2012年10月11日木曜日

10月13日(土)「アフター国際セミナー」開催。神戸市外国語大学三木記念会館にて。

 この夏に開催した第2回日本・バスク国際セミナー「伝統スポーツとグローバリゼーション」(8月6日~9日)の余韻を引きずって,さらに深くその意味を味わうべく,「アフター国際セミナー」を開催することになっています。要領は以下のとおりです。

日時:10月13日(土)13:00~18:00。
場所:神戸市外国語大学三木記念会館
テーマ:伝統スポーツとグローバリゼーション。
プログラム:
 第一部:西谷修特別講演「グローバル化と身体の行方」に触発されて。
  コメテーター:井上邦子(奈良教育大学):モンゴルの伝統スポーツの立場から
          竹村匡弥(「ISC・21」特別研究員):河童の相撲好き研究の立場から
          三井悦子(椙山女学園大学):身体論研究の立場から
          松本芳明(大阪学院大学):ヨーガ研究の立場から
          竹谷和之(神戸市外国語大学):バスクの伝統スポーツ研究の立場から
  応答者:西谷修(東京外国語大学)

 第二部:対談・西谷修×稲垣正浩(「ISC・21」主幹研究員)
  テーマ:グローバル化が進展する時代/世界のなかで,伝統スポーツを考える意味について。

────────────────────

◆ 課題一覧
(1) セミナー告知文では、アフター国際セミナーの会場はどことされていますか。
(2) セミナー告知文の「この夏に開催した第2回日本・」と「応答者:西谷修(東京外国語大学)」の間を、両端の語句も含めて一字一句変えずに書き出してください。

◆ 記録データ
────────────────────

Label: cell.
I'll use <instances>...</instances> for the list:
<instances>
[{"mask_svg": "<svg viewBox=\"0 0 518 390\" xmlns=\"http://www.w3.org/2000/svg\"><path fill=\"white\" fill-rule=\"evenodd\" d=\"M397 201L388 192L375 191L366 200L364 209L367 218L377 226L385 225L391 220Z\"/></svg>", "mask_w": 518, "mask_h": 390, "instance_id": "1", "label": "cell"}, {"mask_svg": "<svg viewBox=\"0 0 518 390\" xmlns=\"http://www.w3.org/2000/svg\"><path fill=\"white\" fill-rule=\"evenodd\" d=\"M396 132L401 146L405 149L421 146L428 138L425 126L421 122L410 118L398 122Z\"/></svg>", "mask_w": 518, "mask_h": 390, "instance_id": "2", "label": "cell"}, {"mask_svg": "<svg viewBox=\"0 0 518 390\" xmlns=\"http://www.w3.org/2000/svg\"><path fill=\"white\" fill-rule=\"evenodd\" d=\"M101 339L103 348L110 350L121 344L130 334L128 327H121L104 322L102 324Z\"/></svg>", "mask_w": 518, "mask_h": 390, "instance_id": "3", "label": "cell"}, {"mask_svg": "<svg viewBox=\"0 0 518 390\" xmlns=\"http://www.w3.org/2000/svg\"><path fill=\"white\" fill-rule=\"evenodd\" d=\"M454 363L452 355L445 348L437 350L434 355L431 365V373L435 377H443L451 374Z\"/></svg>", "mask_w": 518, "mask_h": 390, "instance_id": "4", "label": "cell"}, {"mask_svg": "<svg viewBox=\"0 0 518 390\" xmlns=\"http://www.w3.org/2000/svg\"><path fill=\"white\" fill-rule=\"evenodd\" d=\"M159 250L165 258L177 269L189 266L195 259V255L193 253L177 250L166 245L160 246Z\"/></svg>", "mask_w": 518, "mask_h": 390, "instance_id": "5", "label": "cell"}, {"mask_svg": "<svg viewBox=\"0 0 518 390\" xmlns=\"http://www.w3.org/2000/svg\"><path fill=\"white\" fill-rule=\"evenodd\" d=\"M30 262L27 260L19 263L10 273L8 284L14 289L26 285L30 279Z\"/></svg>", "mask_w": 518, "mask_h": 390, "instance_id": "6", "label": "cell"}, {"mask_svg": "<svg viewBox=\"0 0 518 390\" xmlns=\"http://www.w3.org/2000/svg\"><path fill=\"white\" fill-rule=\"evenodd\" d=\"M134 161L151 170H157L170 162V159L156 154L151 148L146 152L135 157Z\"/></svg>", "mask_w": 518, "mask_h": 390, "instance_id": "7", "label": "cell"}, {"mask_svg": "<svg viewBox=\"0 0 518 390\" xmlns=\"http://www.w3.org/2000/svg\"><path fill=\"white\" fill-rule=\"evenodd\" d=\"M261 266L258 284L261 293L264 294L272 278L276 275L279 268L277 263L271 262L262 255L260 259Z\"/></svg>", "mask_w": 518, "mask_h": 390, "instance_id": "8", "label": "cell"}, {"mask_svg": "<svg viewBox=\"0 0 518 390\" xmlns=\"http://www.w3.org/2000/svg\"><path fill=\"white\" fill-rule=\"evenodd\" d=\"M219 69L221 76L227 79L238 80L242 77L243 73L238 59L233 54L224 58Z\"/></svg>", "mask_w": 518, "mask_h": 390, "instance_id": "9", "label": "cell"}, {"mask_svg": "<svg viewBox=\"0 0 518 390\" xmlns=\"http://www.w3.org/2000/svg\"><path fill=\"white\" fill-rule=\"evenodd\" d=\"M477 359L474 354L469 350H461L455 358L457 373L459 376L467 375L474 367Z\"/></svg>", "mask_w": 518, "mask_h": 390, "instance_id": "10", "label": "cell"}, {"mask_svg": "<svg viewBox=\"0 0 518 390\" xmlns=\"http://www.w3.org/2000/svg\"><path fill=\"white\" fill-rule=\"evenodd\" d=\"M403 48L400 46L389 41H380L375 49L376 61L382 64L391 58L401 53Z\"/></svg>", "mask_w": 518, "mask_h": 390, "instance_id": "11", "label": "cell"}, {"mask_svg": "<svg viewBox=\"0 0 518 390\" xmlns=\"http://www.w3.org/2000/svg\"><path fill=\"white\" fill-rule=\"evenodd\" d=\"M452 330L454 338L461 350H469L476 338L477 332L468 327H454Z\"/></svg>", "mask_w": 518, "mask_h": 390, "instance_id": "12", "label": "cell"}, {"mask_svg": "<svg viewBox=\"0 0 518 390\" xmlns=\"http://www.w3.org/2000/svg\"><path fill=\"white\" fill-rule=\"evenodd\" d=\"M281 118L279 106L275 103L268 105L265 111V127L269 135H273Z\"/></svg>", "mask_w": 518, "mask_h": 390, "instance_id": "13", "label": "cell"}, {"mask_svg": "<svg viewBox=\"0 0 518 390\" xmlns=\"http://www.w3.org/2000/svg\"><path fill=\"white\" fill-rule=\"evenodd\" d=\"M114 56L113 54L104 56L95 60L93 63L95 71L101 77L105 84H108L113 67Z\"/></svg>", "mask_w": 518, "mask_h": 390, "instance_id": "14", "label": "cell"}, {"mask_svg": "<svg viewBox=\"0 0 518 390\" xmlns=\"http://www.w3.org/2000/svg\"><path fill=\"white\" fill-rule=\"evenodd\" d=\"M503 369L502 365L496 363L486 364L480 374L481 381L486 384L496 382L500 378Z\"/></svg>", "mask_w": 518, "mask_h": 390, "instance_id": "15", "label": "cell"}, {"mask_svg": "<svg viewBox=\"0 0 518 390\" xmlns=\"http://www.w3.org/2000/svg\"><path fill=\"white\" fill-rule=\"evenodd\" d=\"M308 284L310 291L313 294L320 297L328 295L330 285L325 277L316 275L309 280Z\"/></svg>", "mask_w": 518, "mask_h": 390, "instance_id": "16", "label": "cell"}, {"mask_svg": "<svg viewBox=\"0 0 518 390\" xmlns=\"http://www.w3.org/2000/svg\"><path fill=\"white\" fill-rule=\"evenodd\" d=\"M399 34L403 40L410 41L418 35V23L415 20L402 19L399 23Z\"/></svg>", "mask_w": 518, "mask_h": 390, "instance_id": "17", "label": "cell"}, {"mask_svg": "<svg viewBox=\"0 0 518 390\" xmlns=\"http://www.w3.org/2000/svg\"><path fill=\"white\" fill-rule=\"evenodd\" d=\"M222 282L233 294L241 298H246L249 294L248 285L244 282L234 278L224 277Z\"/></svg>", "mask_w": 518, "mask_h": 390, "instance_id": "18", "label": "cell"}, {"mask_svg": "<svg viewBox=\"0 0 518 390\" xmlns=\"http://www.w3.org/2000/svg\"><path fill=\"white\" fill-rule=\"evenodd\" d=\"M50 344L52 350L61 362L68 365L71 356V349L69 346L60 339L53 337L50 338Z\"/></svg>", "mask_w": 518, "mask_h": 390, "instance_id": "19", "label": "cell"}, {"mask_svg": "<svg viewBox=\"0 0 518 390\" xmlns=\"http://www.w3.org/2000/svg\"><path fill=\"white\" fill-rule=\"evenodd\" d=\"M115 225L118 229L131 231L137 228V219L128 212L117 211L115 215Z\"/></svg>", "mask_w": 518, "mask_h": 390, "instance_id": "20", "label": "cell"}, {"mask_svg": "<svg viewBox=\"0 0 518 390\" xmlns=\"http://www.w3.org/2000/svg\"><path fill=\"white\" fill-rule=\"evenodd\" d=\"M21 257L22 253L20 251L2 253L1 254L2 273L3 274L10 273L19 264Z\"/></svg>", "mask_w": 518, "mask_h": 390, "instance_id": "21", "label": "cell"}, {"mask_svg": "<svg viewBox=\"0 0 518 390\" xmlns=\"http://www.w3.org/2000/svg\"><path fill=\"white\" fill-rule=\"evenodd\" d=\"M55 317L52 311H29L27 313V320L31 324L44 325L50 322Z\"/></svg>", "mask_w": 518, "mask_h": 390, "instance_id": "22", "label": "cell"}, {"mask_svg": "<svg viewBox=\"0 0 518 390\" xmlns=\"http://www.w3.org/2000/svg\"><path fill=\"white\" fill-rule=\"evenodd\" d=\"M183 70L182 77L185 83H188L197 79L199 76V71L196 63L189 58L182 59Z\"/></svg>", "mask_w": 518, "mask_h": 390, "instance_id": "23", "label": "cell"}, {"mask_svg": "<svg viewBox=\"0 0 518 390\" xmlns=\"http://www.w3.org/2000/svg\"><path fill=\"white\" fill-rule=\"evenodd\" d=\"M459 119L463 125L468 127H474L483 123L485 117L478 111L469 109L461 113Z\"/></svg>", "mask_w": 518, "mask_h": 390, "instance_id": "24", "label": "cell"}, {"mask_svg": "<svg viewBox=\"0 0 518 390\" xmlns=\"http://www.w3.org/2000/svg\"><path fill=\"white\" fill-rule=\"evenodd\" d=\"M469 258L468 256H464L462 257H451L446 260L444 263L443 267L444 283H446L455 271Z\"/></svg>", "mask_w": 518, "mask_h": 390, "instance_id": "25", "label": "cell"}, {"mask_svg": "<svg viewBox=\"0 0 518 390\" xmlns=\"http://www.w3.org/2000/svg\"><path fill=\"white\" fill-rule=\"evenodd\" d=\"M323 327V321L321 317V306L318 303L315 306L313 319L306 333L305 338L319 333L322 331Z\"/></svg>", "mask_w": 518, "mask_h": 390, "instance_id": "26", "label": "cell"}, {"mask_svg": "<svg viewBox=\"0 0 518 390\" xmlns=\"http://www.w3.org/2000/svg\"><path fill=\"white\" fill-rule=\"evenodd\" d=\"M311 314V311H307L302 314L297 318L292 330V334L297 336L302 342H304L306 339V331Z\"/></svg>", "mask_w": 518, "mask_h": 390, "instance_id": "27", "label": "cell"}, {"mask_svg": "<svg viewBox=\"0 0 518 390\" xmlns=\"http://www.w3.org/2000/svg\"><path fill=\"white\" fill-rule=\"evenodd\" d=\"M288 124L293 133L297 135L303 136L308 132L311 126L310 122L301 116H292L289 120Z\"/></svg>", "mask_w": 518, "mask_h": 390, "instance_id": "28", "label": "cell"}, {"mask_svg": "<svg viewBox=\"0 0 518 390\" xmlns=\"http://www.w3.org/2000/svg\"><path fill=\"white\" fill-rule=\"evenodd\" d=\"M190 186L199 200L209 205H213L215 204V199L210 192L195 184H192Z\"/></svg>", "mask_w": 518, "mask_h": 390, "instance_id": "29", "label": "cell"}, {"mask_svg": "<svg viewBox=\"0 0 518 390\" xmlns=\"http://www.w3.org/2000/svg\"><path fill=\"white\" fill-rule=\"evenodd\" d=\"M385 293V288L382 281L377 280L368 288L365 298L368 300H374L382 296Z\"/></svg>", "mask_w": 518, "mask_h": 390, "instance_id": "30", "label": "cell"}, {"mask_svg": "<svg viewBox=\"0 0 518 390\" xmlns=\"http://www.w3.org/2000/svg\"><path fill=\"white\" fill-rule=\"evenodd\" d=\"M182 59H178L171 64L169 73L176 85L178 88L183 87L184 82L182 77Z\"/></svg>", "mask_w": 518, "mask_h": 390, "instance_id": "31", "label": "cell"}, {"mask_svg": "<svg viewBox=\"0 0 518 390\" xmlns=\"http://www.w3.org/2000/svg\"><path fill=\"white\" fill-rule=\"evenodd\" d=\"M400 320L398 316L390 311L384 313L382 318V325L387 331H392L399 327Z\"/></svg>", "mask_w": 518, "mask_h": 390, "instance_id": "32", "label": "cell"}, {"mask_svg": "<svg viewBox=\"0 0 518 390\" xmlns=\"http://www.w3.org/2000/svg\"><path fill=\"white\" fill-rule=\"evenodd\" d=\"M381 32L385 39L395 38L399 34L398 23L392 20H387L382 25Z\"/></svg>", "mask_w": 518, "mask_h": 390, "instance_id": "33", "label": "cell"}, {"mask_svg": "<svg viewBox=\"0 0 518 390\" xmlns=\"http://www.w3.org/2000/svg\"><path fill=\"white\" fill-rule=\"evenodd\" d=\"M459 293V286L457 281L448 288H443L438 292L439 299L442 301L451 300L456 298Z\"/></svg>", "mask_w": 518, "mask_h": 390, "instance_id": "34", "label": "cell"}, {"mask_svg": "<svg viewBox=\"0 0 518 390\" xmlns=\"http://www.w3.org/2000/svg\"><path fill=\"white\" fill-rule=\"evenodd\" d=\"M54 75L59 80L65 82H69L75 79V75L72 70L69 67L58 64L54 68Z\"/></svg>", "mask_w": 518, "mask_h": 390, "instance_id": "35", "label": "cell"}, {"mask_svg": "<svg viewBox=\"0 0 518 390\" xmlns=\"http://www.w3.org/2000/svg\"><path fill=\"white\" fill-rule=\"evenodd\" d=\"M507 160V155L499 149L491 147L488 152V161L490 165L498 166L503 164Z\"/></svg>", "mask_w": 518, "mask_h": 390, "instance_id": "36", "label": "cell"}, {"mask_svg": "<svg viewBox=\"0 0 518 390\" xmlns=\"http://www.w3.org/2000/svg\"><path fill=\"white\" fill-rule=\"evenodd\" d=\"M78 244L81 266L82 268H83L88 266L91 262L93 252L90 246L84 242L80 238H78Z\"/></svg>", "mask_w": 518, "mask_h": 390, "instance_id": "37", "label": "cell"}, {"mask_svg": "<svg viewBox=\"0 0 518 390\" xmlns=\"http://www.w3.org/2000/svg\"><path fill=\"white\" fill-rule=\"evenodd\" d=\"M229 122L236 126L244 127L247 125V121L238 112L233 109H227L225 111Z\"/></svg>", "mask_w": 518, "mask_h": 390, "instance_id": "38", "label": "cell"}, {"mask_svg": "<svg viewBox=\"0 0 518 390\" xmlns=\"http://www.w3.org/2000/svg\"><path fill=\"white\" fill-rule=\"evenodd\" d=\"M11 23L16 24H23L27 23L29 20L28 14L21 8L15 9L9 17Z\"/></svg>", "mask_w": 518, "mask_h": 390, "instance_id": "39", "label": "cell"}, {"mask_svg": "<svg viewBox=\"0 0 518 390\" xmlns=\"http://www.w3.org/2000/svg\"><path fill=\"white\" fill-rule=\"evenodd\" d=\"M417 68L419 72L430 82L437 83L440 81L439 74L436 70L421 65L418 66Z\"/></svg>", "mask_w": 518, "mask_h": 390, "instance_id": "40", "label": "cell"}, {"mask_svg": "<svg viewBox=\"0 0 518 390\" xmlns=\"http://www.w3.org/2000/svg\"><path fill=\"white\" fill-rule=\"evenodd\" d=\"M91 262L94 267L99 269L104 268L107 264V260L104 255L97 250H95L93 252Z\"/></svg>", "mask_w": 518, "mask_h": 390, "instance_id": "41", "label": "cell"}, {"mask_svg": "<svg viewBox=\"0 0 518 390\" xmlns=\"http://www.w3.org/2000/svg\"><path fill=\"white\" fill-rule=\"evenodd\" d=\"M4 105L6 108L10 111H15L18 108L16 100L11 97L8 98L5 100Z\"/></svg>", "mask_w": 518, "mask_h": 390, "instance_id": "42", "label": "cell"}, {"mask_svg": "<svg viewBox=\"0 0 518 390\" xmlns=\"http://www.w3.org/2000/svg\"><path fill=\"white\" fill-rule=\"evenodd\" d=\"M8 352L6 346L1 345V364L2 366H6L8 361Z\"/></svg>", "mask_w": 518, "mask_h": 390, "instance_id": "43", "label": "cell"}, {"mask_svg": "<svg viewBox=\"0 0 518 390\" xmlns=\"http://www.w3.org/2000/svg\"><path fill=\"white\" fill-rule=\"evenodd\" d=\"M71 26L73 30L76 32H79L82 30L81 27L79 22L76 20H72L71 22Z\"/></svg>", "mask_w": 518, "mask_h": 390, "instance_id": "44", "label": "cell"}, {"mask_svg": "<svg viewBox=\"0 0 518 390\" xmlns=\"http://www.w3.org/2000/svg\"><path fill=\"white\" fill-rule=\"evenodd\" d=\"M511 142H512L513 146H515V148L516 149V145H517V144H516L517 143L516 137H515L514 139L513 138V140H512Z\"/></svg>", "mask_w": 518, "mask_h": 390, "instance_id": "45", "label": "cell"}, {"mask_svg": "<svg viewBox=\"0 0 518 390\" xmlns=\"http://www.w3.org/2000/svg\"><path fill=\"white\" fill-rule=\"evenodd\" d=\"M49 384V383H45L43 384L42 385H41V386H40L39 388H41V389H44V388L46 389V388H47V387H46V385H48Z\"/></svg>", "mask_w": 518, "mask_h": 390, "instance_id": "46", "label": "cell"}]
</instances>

────────────────────

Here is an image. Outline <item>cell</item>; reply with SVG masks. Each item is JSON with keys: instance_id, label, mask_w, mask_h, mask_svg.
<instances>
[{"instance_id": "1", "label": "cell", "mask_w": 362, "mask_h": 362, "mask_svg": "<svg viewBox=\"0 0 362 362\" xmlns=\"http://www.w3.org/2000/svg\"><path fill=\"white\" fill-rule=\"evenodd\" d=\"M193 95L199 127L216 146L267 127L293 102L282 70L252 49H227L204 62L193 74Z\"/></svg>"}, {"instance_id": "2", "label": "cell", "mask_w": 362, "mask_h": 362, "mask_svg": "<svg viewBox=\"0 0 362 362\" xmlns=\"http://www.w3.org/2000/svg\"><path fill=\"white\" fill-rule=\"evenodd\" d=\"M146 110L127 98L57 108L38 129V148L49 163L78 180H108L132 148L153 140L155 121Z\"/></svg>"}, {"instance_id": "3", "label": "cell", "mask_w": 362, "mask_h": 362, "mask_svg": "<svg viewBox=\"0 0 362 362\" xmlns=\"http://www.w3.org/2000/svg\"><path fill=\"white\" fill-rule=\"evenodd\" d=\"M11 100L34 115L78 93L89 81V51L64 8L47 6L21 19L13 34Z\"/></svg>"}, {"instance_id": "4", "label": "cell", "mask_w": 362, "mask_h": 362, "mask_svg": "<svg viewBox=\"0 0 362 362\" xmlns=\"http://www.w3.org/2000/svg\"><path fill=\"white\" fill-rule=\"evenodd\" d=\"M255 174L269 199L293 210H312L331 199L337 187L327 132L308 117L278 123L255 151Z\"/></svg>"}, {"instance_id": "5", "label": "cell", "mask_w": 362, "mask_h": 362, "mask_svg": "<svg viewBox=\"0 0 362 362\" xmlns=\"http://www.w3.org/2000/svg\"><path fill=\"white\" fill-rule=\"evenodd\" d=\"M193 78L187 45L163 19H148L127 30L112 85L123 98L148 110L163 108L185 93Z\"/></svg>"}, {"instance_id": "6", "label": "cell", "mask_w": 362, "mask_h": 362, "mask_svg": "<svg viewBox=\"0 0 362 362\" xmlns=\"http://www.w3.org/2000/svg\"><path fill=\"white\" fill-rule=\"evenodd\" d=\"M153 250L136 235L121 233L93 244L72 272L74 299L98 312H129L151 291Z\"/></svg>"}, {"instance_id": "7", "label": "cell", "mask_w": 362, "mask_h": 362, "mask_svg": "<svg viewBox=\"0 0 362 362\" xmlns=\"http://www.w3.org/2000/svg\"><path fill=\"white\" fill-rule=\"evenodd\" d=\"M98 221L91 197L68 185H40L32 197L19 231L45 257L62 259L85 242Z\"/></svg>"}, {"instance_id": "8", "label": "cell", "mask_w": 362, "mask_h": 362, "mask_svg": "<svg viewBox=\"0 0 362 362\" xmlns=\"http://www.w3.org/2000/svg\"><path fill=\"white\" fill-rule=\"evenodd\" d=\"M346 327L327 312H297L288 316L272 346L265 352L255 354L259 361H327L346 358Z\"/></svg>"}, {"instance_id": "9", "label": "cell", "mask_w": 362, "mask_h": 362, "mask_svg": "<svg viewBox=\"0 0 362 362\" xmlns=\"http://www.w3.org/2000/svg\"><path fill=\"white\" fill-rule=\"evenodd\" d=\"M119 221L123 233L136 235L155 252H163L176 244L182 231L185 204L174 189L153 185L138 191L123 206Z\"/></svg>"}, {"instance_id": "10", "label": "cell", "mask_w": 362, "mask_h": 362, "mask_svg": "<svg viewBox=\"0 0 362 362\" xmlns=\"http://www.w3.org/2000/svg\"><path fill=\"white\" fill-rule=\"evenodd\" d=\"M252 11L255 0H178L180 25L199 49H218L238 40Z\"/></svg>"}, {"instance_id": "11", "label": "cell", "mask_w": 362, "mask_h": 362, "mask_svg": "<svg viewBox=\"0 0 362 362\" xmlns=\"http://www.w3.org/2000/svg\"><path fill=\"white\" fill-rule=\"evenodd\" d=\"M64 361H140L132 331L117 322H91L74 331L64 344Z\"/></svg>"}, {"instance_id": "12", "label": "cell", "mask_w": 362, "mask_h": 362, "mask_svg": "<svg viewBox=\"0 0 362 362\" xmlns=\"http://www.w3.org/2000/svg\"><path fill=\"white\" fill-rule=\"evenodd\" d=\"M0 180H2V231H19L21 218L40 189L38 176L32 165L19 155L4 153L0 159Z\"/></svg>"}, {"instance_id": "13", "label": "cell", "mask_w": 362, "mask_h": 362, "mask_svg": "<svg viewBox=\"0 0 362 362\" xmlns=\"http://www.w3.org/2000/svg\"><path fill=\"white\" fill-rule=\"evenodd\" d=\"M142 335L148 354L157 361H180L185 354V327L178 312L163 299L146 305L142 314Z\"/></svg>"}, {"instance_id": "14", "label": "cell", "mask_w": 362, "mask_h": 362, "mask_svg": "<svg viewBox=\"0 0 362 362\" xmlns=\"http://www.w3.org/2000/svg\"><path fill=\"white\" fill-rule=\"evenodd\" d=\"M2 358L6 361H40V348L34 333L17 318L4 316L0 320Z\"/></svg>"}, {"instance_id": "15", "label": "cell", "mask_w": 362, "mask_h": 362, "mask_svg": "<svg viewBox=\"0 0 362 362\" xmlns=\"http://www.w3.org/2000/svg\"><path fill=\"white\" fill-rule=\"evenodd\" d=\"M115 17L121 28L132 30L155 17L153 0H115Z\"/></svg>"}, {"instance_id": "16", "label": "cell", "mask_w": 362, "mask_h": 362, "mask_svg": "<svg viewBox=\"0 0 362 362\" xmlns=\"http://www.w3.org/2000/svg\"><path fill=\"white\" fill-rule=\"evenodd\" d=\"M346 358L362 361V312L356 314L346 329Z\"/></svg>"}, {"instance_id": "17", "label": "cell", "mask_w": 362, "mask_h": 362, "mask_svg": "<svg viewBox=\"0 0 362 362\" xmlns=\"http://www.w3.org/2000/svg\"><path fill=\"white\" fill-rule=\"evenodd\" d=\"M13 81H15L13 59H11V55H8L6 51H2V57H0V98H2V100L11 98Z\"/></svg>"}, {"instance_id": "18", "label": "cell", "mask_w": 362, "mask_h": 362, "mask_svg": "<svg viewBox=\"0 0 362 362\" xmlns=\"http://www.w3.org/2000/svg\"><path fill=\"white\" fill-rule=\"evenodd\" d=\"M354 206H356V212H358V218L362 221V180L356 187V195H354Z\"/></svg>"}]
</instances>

────────────────────

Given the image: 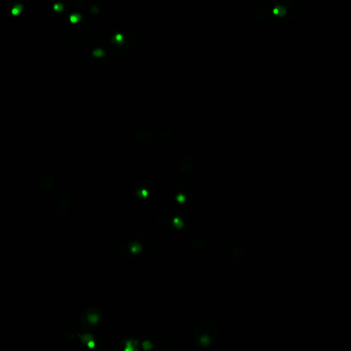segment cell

────────────────────

◆ 解答一覧
(1) 神戸市外国語大学三木記念会館です。

(2)
この夏に開催した第2回日本・バスク国際セミナー「伝統スポーツとグローバリゼーション」(8月6日~9日)の余韻を引きずって,さらに深くその意味を味わうべく,「アフター国際セミナー」を開催することになっています。要領は以下のとおりです。

日時:10月13日(土)13:00~18:00。
場所:神戸市外国語大学三木記念会館
テーマ:伝統スポーツとグローバリゼーション。
プログラム:
 第一部:西谷修特別講演「グローバル化と身体の行方」に触発されて。
  コメテーター:井上邦子(奈良教育大学):モンゴルの伝統スポーツの立場から
          竹村匡弥(「ISC・21」特別研究員):河童の相撲好き研究の立場から
          三井悦子(椙山女学園大学):身体論研究の立場から
          松本芳明(大阪学院大学):ヨーガ研究の立場から
          竹谷和之(神戸市外国語大学):バスクの伝統スポーツ研究の立場から
  応答者:西谷修(東京外国語大学)